In 2015, Russian singer-songwriter Yulia Samoylova performed several concerts in the annexed region of Crimea, an area previously considered a part of Ukraine. Samoylova did not seek permission to enter Crimea from the Kievan government, nor did she pass through the de facto border separating it from Ukraine’s mainland. As such, the Ukrainian authorities imposed a travel ban on Samoylova for a minimum of three years. Ukraine considers Crimea illegally occupied by Russia; therefore, the Ukrainians argue that anyone who enters the territory without proper authorization is subject to legal repercussions. This 2015 story regained relevance when Samoylova was selected as Russia’s Eurovision 2017 contestant— and this year, the competition was to be held in Kyiv, Ukraine.
Eurovision began sixty-two years ago as a trivial contest between seven European nations. The idea was that the show would simultaneously exemplify national pride and European unity. It has grown exponentially since then; as of 2017, it has featured nearly 1,500 original songs from around 50 different countries across primarily Europe. Every year, Eurovision attracts nearly 200 million viewers around the world, rivaling only the World Cup and the Olympics.
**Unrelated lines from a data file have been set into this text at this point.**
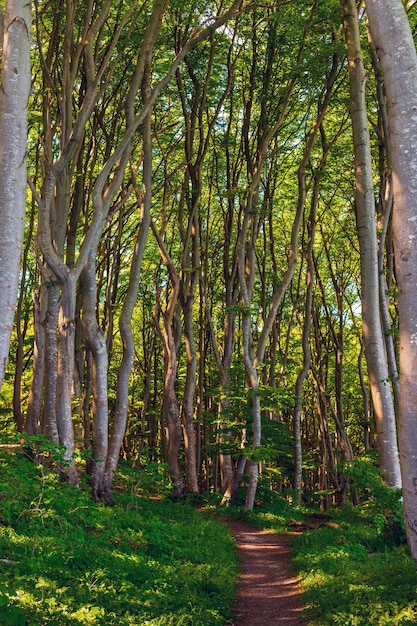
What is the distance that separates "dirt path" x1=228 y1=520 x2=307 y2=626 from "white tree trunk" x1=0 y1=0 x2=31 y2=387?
4.17 metres

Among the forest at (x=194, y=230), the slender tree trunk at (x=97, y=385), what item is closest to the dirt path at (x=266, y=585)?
the forest at (x=194, y=230)

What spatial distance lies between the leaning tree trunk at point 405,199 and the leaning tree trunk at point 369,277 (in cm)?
348

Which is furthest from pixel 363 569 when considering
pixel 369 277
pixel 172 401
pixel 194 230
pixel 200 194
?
pixel 200 194

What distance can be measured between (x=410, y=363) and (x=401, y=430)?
68 cm

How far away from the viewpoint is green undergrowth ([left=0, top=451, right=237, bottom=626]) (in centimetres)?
504

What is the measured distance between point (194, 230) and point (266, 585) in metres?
11.0

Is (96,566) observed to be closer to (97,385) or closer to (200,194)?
(97,385)

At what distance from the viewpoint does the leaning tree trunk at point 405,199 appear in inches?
222

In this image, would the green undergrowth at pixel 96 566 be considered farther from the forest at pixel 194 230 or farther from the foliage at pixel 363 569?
the foliage at pixel 363 569

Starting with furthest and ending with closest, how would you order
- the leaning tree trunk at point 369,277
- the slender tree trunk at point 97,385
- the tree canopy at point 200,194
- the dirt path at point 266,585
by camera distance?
the slender tree trunk at point 97,385
the tree canopy at point 200,194
the leaning tree trunk at point 369,277
the dirt path at point 266,585

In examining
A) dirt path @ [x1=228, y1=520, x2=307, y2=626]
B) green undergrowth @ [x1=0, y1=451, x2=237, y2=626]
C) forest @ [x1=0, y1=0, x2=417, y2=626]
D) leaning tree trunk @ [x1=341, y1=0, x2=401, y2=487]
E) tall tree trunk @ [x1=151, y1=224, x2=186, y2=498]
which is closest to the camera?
green undergrowth @ [x1=0, y1=451, x2=237, y2=626]

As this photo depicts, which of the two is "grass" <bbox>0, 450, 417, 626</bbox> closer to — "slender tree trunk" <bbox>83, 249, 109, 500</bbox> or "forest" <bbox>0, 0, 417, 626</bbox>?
"forest" <bbox>0, 0, 417, 626</bbox>

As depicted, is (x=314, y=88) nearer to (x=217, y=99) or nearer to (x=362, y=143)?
(x=217, y=99)

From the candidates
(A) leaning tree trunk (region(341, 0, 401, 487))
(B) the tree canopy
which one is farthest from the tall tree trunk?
(A) leaning tree trunk (region(341, 0, 401, 487))
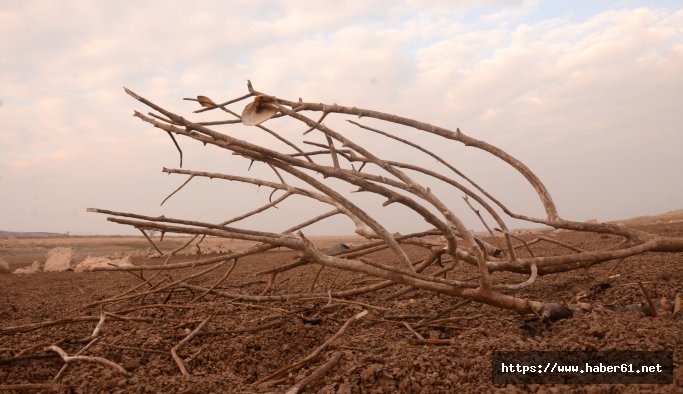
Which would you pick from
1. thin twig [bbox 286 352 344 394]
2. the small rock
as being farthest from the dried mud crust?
the small rock

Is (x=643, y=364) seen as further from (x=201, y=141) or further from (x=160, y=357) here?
(x=160, y=357)

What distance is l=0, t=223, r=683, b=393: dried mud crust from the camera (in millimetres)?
1615

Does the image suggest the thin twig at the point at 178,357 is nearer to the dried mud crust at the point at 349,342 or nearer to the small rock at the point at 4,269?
the dried mud crust at the point at 349,342

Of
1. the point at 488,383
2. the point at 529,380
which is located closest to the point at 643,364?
the point at 529,380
The 2017 contest was originally set to have 43 contending countries, but Ukraine refused to lift the travel ban on Yulia Samoylova so that she could could travel to Kyiv and compete. The European Broadcasting Union, the organization responsible for creating and running Eurovision, reportedly offered to allow Samoylova to perform via satellite, or Russia’s selection of an alternate contestant could perform in Samoylova’s stead. On April 13th. 2017, the Russians officially rejected both options and withdrew themselves from the 2017 competition.
Eurovision’s organizers have strongly condemned Ukraine’s decision to bar Samoylova, namely because they believe that the 28 year-old performer, who is wheelchair-bound, poses no threat to Ukrainian national security. To many, Ukraine’s actions are seen as a petty political play in response to increasing tensions between themselves and Russia. However, one could argue that Russia is ultimately responsible for the quarrel, because they were aware of her preexisting travel ban when they selected her as their contestant. They claimed to believe, however, that Ukraine would allow her to travel and compete in the largest non-sporting spectacle of the year.
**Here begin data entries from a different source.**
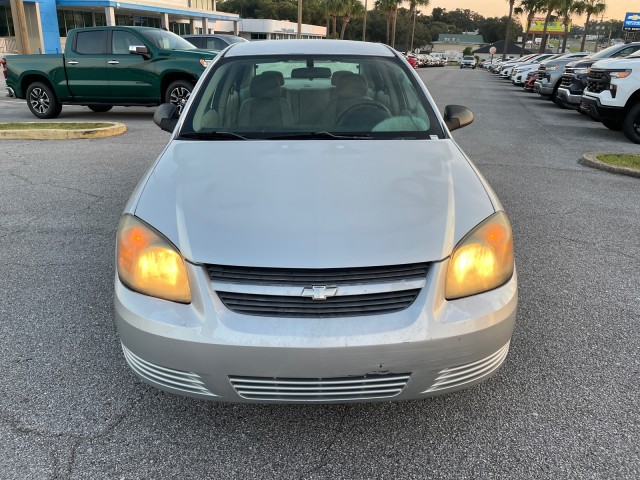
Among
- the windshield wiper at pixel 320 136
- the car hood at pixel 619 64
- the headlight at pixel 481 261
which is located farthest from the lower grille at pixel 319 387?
the car hood at pixel 619 64

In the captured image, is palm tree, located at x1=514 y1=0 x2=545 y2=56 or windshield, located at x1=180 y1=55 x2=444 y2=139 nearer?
windshield, located at x1=180 y1=55 x2=444 y2=139

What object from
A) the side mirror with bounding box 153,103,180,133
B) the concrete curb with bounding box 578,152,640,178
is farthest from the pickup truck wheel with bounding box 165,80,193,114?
the concrete curb with bounding box 578,152,640,178

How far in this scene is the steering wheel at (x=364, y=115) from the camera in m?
3.28

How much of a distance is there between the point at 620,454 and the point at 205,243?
191cm

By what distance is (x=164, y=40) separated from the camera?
11.5 metres

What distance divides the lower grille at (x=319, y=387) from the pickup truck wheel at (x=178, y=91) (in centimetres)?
979

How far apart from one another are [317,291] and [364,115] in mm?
1698

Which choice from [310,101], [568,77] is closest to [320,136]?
[310,101]

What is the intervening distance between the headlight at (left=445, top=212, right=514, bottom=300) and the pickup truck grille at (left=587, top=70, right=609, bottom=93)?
9084 mm

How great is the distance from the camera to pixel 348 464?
2.16 meters

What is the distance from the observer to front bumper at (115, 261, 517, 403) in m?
1.93

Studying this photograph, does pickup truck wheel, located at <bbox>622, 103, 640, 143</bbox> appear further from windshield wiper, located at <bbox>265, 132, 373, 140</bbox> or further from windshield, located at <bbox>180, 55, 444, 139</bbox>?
windshield wiper, located at <bbox>265, 132, 373, 140</bbox>

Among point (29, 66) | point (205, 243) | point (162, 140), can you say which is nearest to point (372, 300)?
point (205, 243)

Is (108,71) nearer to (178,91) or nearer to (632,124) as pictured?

Their selection may have been in retaliation to Ukraine’s Eurovision 2016 winner Jamala’s performance. The Crimean singer claimed victory for Ukraine after performing a song that alluded to Stalin’s mass deportation of Crimean Tartars in 1944, but the piece was viewed by many Russians as a political statement about Russia’s annexation of Crimea. Songs with political overtones are theoretically blocked from the competition; in 2009, the EBU prohibited The Republic of Georgia’s ‘We Don’t Wanna Put-In,’ a thinly-veiled criticism of the Putin’s actions in the Russo-Ossetian War. Therefore, as political scientist Anton Shekhovstov explained, Russia’s response to Ukraine’s victory was to “choose a disabled person as Russia’s Eurovision entrant in the full knowledge that Ukraine would be compelled to ban her and, thus, sully its own international reputation.”
Should Ukraine have risen above and allowed Samoylova to compete regardless? Yes, and no. Russia has been bullying Ukraine for decades, from interfering in the nation’s internal politics to blocking NATO membership to the 2014 annexation of Crimea. By sticking to their ban, Ukraine has taken a stand against Russian aggression visibly, though in a non-militaristic fashion. Eurovision has given them a public stage on which to resist. However, their actions also “[undermine] the integrity and non-political nature of the Eurovision song contest and its mission to bring all nations together in friendly competition.”
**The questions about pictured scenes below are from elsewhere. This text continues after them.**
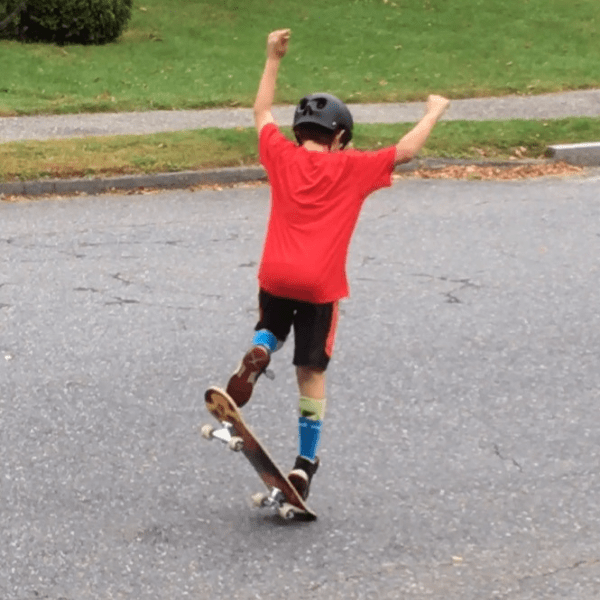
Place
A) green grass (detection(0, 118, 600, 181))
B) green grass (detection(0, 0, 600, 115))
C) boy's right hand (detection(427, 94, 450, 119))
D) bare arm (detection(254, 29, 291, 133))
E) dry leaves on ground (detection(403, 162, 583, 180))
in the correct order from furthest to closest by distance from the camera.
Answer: green grass (detection(0, 0, 600, 115)), dry leaves on ground (detection(403, 162, 583, 180)), green grass (detection(0, 118, 600, 181)), bare arm (detection(254, 29, 291, 133)), boy's right hand (detection(427, 94, 450, 119))

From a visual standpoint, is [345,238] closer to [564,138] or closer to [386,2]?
[564,138]

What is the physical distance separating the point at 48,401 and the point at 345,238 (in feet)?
7.18

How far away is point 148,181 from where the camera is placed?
12.6 metres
It is difficult to make Eurovision an entirely apolitical entity. In competitions like the Olympics or the World Cup, there is little room for political statements of any kind, other than refusing to compete outright. You simply play the game, or run the race, and a winner is objectively obvious at the end. But when you put 43—or rather, 42—countries on a stage and provide them an outlet with which to express themselves, it is easy for politics to spill over into artistic expression. It is easier still for the judges to score acts based on their own nationality or political biases, making an objective winner difficult to come by. However, it is important that an outlet such as Eurovision continue to exist in the world. During times of strife, Eurovision “suggests a model for European unity worth following.”